TO DO >>
Identify each line in the records below that contains the string "centimetres", and copy those lines out in full.

Start ENTRIES PROVIDED

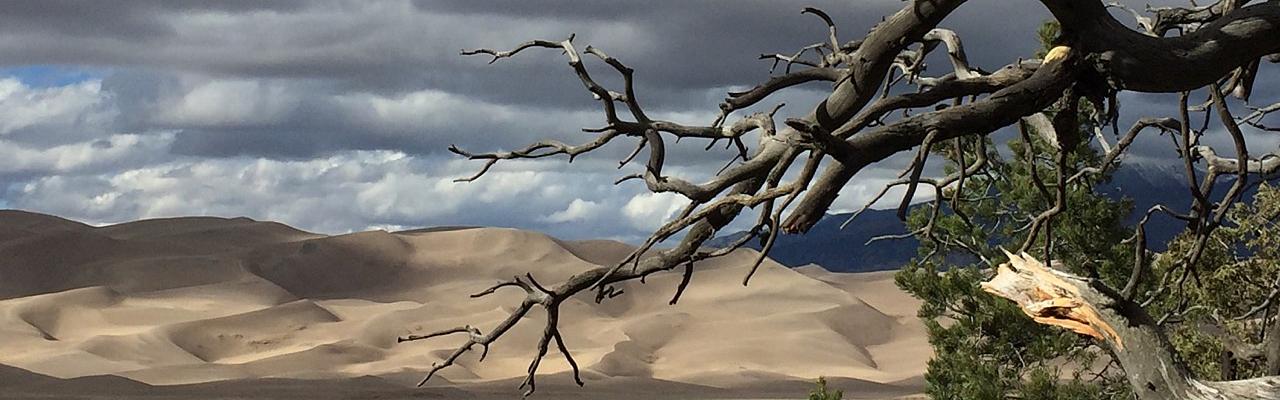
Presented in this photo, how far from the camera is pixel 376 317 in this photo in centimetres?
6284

End ENTRIES PROVIDED
Start ENTRIES PROVIDED

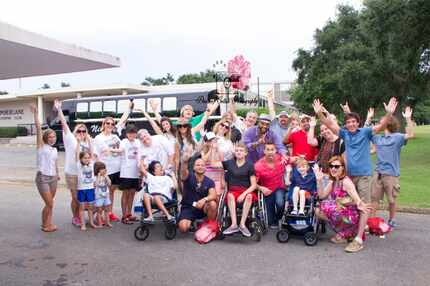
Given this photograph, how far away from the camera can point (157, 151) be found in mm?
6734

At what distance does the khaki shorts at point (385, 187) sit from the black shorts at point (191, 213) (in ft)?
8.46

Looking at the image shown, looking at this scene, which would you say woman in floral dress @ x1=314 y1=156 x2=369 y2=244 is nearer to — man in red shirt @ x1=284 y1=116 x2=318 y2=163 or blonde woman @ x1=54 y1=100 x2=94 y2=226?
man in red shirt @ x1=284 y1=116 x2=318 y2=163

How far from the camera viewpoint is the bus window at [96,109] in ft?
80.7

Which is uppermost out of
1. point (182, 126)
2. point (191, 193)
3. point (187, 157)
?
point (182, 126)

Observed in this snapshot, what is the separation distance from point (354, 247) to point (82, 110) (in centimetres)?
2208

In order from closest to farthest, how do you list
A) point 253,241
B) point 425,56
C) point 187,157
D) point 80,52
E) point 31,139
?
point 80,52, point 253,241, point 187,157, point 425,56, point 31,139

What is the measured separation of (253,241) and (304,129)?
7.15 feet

End ENTRIES PROVIDED

TASK ANSWER >>
Presented in this photo, how far from the camera is pixel 376 317 in this photo in centimetres?
Observed in this snapshot, what is the separation distance from point (354, 247) to point (82, 110) (in centimetres)?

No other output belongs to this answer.